An insurer has two primary duties under a commercial general liability ("CGL") insurance policy: the duty to defend against claims asserting liability on the part of the insured, and the duty to indemnify the insured for liability arising from a covered event. Weyerhaeuser Co. v. Aetna Cas. and Sur. Co., 123 Wash.2d 891, 902 (1994). The duty to defend is broader than the duty to indemnify. Truck Ins. Exch. v. Vanport Homes, Inc., 147 Wash.2d 751, 760 (2002). Unlike the duty to indemnify, which arises once liability has been conclusively established, the duty to defend can be triggered by a mere allegation of liability. Id. Specifically, an insurer's duty to defend arises "when a complaint against the insured, construed liberally, alleges facts which could, if proven, impose liability upon the insured within the policy's coverage. Id. (quotation and citation omitted). "Only if the alleged claim is clearly not covered by the policy is the insurer relieved of its duty to defend." Id. (emphasis added). If an insurer is uncertain whether the allegations against its insured are sufficient to trigger the duty to defend, the preferred practice is to tender a defense under a reservation of rights and to litigate the issue of coverage in a separate declaratory judgment action. Id. at 761 (citation omitted).

In the instant motion, Country argues that no coverage is available for the losses alleged in the damages actions. Specifically, Country asserts that the losses at issue in the damages actions are strictly economic in nature and therefore cannot be construed as "bodily injury," "property damage" or "personal and advertising injury" within the meaning of those coverages.

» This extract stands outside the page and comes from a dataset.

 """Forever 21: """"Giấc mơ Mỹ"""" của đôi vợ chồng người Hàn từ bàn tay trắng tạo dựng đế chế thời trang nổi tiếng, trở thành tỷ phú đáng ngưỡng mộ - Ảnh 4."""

ECF No. 12 at 8-12. Given that no coverage is available, Country argues, it has no duty to defend.

Having reviewed the record, the Court concludes that "bodily injury" coverage is unavailable. The broadest definition of that term in the policies is "bodily injury, sickness, or disease sustained by a person, including death resulting from any of these at any time." Donnelly Decl., ECF No. 16-3 at 105. The allegations in the damages actions do not come close to meeting this definition, and DeAtley has not suggested otherwise.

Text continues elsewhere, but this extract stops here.